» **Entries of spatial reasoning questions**
"""
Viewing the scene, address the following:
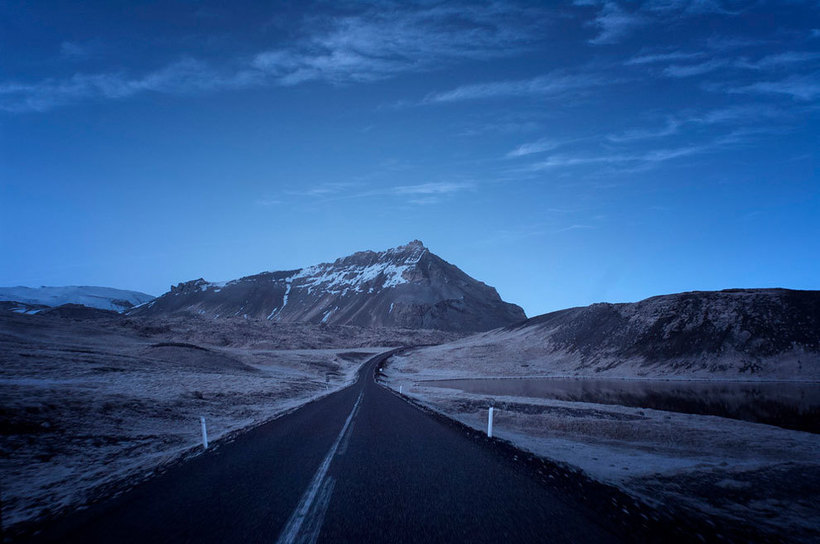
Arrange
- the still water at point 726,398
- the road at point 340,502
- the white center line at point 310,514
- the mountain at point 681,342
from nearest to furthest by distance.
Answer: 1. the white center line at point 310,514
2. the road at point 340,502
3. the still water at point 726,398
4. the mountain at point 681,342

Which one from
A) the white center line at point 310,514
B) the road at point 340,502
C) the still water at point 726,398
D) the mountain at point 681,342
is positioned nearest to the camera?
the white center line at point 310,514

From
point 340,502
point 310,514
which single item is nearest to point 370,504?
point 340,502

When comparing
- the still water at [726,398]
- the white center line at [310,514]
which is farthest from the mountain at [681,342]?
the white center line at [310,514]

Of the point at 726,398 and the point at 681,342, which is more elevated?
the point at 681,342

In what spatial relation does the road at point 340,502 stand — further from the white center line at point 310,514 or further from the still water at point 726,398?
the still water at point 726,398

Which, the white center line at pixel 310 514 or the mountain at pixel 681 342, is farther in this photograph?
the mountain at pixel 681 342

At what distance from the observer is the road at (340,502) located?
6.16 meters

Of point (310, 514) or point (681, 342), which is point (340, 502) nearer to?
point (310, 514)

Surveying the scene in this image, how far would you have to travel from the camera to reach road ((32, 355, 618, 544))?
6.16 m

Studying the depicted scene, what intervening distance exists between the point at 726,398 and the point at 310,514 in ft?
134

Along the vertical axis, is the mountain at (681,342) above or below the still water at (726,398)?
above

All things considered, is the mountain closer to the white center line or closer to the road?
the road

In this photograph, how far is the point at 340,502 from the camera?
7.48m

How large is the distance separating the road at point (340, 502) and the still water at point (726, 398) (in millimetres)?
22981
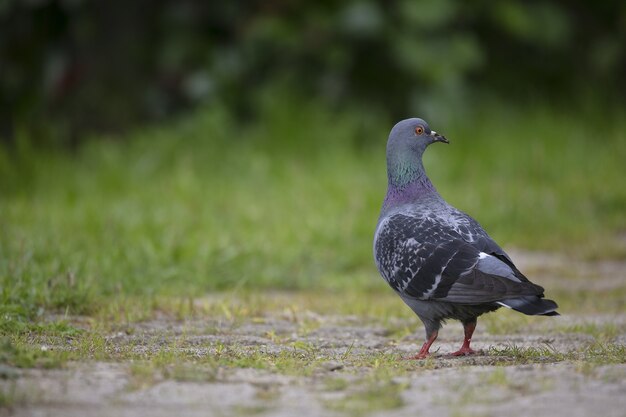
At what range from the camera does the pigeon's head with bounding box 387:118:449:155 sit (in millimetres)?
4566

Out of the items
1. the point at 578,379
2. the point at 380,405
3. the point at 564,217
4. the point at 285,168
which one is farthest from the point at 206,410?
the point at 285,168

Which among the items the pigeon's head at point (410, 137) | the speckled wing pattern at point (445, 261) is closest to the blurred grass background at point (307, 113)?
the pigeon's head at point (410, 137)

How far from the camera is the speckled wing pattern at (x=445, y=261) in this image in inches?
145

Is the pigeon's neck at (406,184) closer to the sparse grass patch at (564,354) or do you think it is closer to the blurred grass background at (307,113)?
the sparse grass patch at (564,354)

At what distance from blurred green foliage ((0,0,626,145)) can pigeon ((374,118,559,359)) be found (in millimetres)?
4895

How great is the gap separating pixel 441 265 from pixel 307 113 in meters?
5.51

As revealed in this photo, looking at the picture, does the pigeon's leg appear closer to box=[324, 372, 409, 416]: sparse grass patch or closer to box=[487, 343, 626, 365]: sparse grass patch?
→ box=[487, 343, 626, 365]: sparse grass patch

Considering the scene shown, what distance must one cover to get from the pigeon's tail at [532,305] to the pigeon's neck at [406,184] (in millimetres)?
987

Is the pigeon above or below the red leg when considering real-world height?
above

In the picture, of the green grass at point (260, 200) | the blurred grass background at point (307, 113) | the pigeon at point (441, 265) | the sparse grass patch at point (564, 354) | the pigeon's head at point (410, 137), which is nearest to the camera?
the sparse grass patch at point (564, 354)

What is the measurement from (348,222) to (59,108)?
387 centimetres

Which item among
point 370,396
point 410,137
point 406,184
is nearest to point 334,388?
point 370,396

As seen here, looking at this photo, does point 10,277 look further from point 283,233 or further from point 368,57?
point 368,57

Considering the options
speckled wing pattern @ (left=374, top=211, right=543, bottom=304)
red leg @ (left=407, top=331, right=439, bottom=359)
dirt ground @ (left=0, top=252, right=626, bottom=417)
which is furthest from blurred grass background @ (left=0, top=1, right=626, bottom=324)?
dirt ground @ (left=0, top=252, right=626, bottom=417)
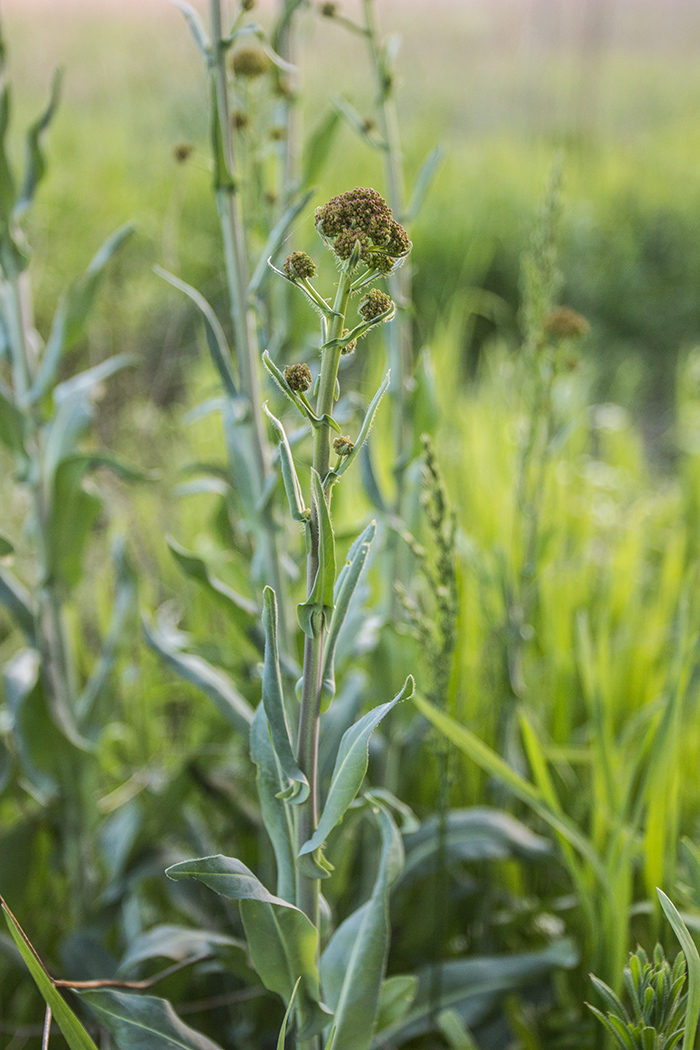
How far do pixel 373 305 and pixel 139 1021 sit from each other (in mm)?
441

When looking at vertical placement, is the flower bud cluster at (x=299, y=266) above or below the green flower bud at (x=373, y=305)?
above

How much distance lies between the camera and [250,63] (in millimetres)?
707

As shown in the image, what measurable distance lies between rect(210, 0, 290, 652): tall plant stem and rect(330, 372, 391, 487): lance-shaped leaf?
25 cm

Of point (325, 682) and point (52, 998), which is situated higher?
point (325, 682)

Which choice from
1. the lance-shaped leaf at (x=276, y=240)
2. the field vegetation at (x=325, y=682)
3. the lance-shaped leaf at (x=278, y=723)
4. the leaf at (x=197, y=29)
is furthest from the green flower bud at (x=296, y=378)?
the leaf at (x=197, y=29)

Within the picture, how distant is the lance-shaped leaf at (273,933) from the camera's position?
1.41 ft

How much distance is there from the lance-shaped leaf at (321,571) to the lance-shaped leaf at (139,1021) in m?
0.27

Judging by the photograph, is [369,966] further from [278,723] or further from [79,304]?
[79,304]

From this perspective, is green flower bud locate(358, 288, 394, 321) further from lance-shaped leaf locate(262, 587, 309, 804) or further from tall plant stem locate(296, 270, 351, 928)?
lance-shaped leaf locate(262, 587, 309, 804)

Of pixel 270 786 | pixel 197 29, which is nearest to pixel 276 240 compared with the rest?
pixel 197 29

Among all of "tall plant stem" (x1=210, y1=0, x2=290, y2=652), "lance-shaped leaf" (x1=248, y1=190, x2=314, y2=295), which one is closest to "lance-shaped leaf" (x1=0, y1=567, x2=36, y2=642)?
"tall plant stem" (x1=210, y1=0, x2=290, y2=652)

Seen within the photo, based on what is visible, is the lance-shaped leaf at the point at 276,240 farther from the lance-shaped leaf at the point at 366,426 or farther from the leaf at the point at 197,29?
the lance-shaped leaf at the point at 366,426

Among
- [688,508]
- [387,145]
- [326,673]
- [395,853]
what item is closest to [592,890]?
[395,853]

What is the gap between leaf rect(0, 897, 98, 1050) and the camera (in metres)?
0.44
"""
"""
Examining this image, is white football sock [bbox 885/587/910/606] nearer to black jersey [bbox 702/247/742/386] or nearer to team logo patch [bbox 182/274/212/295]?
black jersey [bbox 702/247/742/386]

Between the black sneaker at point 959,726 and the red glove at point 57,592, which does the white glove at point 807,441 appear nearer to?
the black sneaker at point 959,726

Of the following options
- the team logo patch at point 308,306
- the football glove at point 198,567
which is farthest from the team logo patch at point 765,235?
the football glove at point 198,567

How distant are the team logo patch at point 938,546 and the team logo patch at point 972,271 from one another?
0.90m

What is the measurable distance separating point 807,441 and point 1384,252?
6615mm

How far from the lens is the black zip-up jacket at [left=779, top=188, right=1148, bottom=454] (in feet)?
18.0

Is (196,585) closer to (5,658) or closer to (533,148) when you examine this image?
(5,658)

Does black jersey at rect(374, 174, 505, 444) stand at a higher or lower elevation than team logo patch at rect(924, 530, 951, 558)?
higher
"""
» **Exercise prompt**
Count the lines in the entries above that contain the string "distant", with case counting, and reply with only the number.

» **Problem solution**
2